心臓ポンプ説(図1)と胸郭ポンプ説(図2)
図1
心臓ポンプ説
胸骨を押すと心臓が直接押されて大きくなったり小さくなったりするという説
図2
胸郭ポンプ説
胸骨を押すと胸腔と縦隔の圧力が上がり、それが心臓や大血管を縮めるので血液が押し出されるという説
胸骨を押せば心臓が押されるので、自己心拍と同じように血流が発生するという説は、1960年にKouwenhovenらによって提唱された2)。このKouwenhovenは世界で初めて閉胸式心臓マッサージ(現在の胸骨圧迫)を世の中に紹介した人として名高い先生である。
20年後の1986年、Halperinらは胸郭ポンプ説を唱えた3)。
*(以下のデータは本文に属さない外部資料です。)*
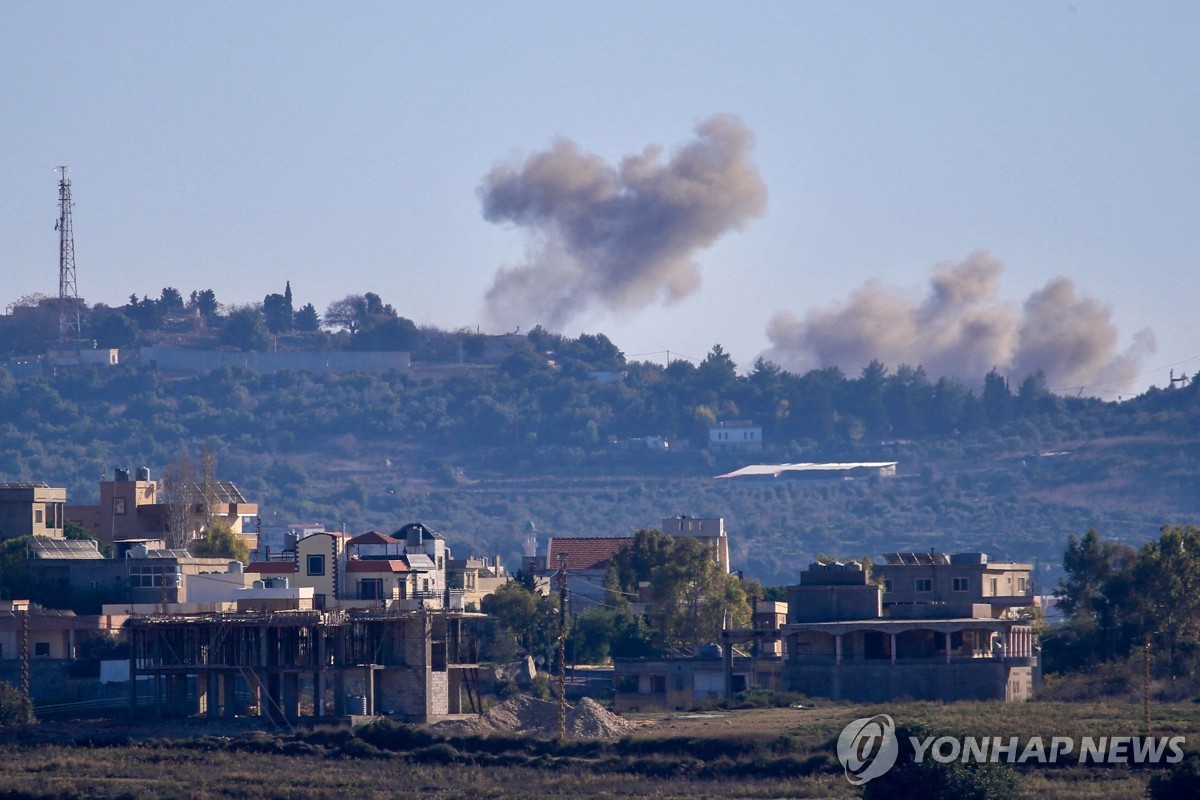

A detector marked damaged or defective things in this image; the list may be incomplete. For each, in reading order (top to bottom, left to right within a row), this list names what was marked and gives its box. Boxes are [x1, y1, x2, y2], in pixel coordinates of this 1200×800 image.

damaged infrastructure [129, 608, 486, 720]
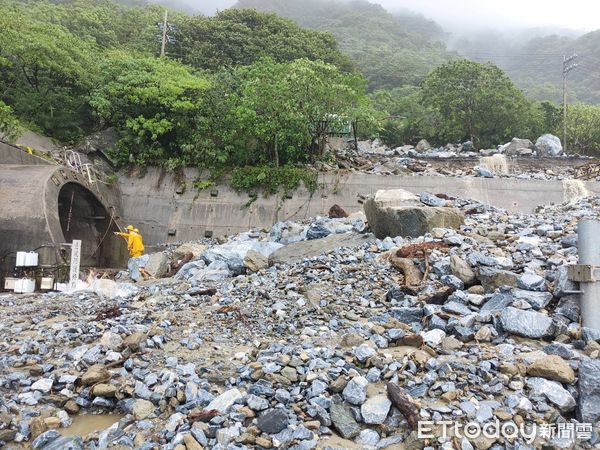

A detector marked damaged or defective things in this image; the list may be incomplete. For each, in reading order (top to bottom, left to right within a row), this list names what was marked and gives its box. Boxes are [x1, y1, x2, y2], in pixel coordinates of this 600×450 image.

rusted metal debris [576, 161, 600, 180]
rusted metal debris [386, 382, 420, 430]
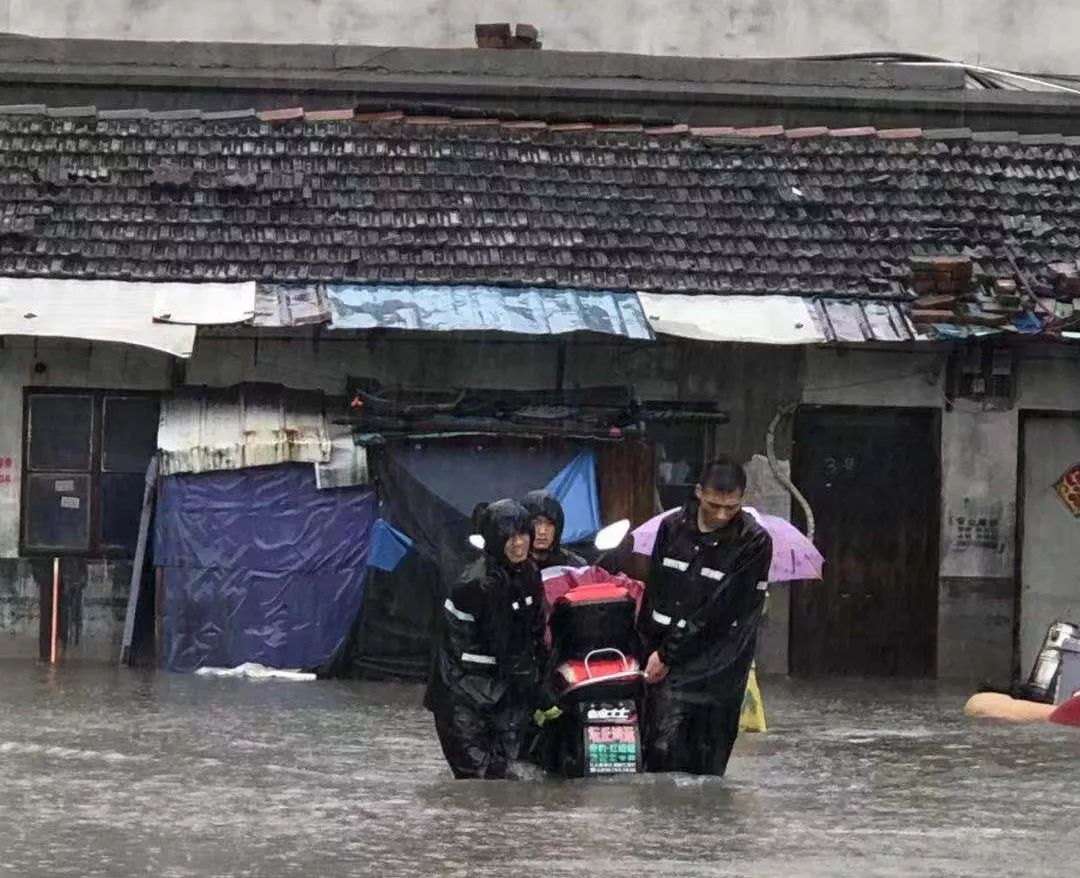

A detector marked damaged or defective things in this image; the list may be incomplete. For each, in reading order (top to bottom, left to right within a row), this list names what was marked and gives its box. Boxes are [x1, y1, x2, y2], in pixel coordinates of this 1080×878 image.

rusty metal sheet [157, 384, 330, 475]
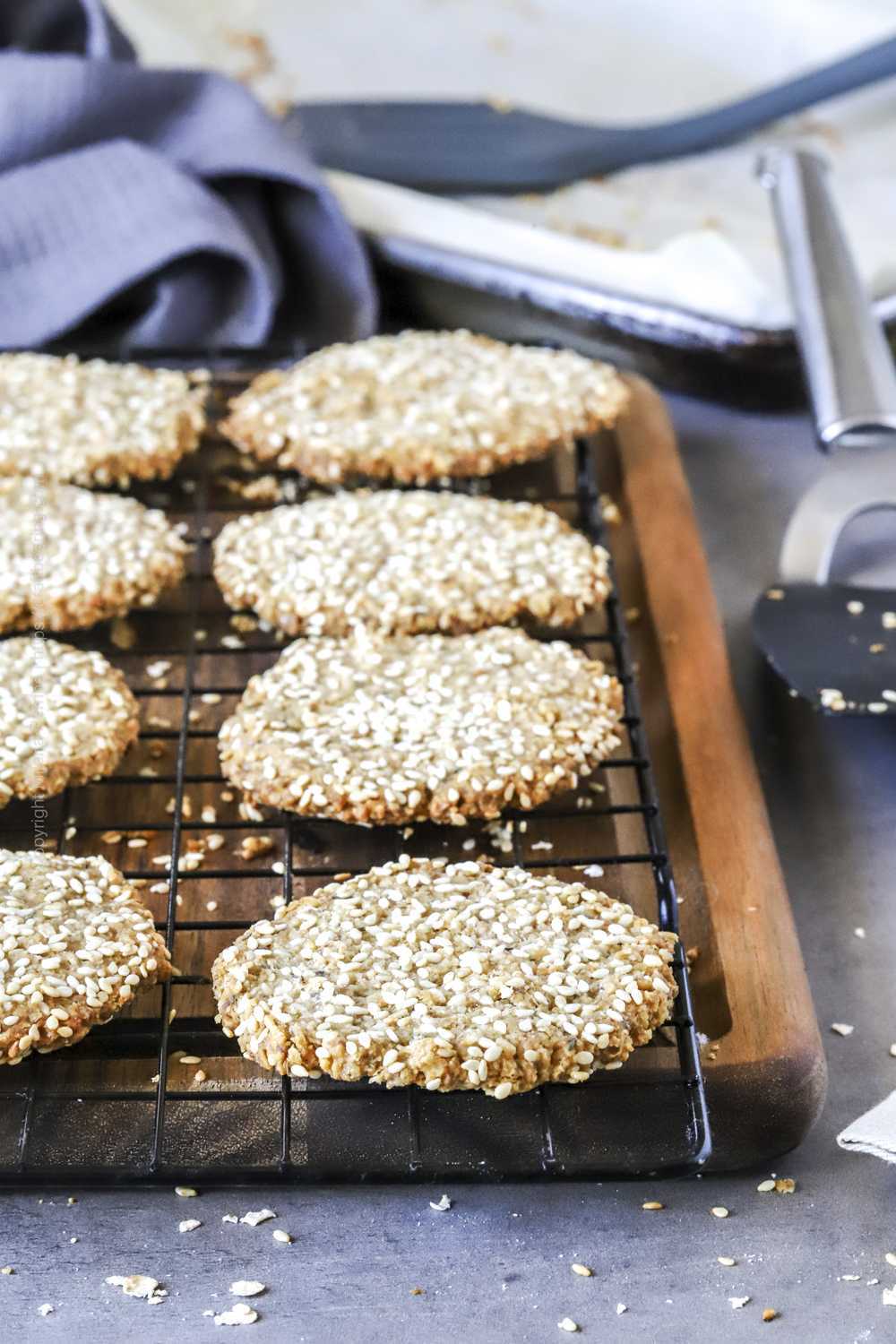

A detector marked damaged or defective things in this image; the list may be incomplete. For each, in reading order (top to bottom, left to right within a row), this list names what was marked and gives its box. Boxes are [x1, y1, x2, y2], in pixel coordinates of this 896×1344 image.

burnt edge of wooden board [617, 376, 827, 1167]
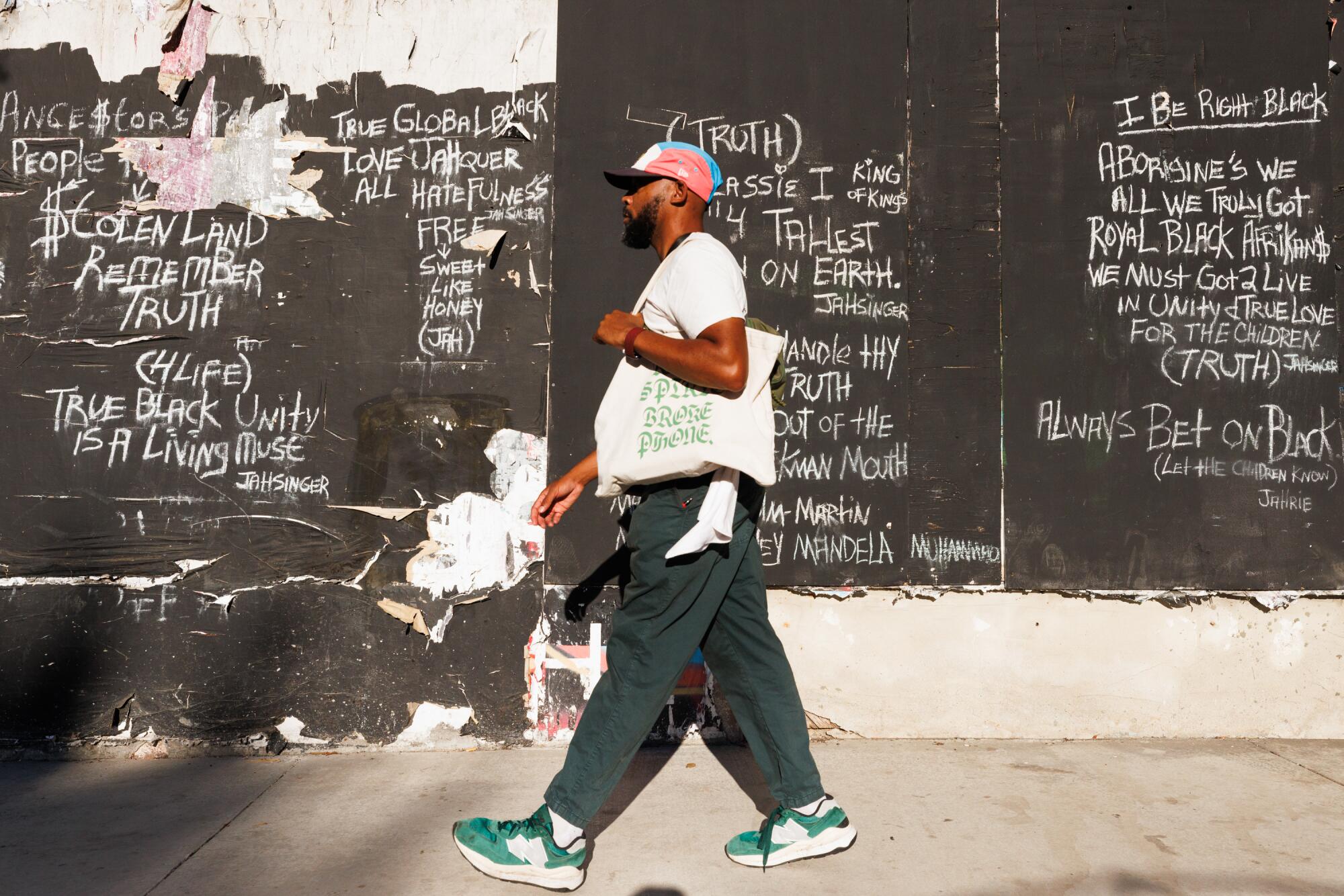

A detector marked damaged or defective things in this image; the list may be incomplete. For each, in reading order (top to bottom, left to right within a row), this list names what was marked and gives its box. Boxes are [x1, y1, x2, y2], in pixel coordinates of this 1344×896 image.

torn paper on wall [156, 0, 214, 100]
torn paper on wall [108, 78, 349, 220]
torn paper on wall [403, 430, 546, 599]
これは胸骨を押すことで胸郭内部の圧力が増し、この圧力が心臓や大血管を圧迫することで血流が発生するとするものである。
これら二つの説は、発表されてからずっと生き続けている。私は自分の著書の中で、胸郭ポンプ説が有力であると書いた4)。理由は
(1)集中治療室での経験では、胸のどこを押してもちゃんと血圧が出たこと
(2)心臓の位置はまちまちで、ガイドラインに則って胸を押すと多くの人は上行大動脈が押されることが既に明らかになっていること
の2点であり、これらの事実は胸郭ポンプ説でなければ血流が発生する理由が説明できない。
胸郭ポンプ説が優勢
Ewy先生も胸郭ポンプ説が優勢であるとしている。Halperinらのグループが明らかにしたのは、胸骨圧迫によって胸腔内圧が上昇し、その圧力が血管に伝わることである。だが、気道が開通している場合には、押された容量分が呼気として口から出てしまい、胸腔内の圧力が上昇しない可能性がある。この疑問については、胸骨圧迫によって瞬間的に上昇した圧力が末梢の気道を閉塞させ、胸腔内圧を高めるとしている。
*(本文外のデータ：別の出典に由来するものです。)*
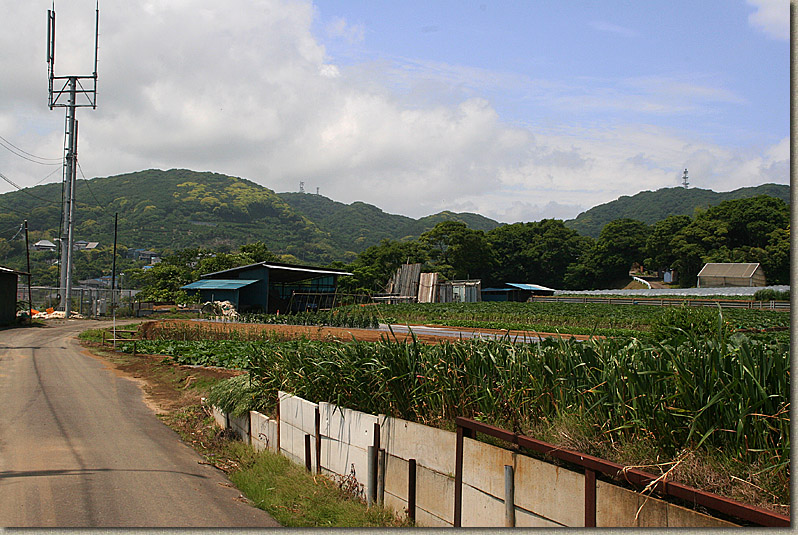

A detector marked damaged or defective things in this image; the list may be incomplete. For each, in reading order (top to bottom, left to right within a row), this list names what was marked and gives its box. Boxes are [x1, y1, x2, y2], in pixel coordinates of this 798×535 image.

rusted metal rail [454, 418, 792, 528]
rusty guardrail [454, 418, 792, 528]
現在市販されてる自動胸骨圧迫装置のうち、オートパルスは胸郭を締め付けるだけで心拍出血流が得られる。またヒトによる胸骨圧迫より高い胸腔内圧が得られることが実験で明らかとなっている。
若ければ心臓ポンプ、歳を取るほど胸郭ポンプ
リンク
単純に考えて、1つのポンプより2つのポンプがあった方が血流はよく回るはずである。Ewy先生の結論もそこにある。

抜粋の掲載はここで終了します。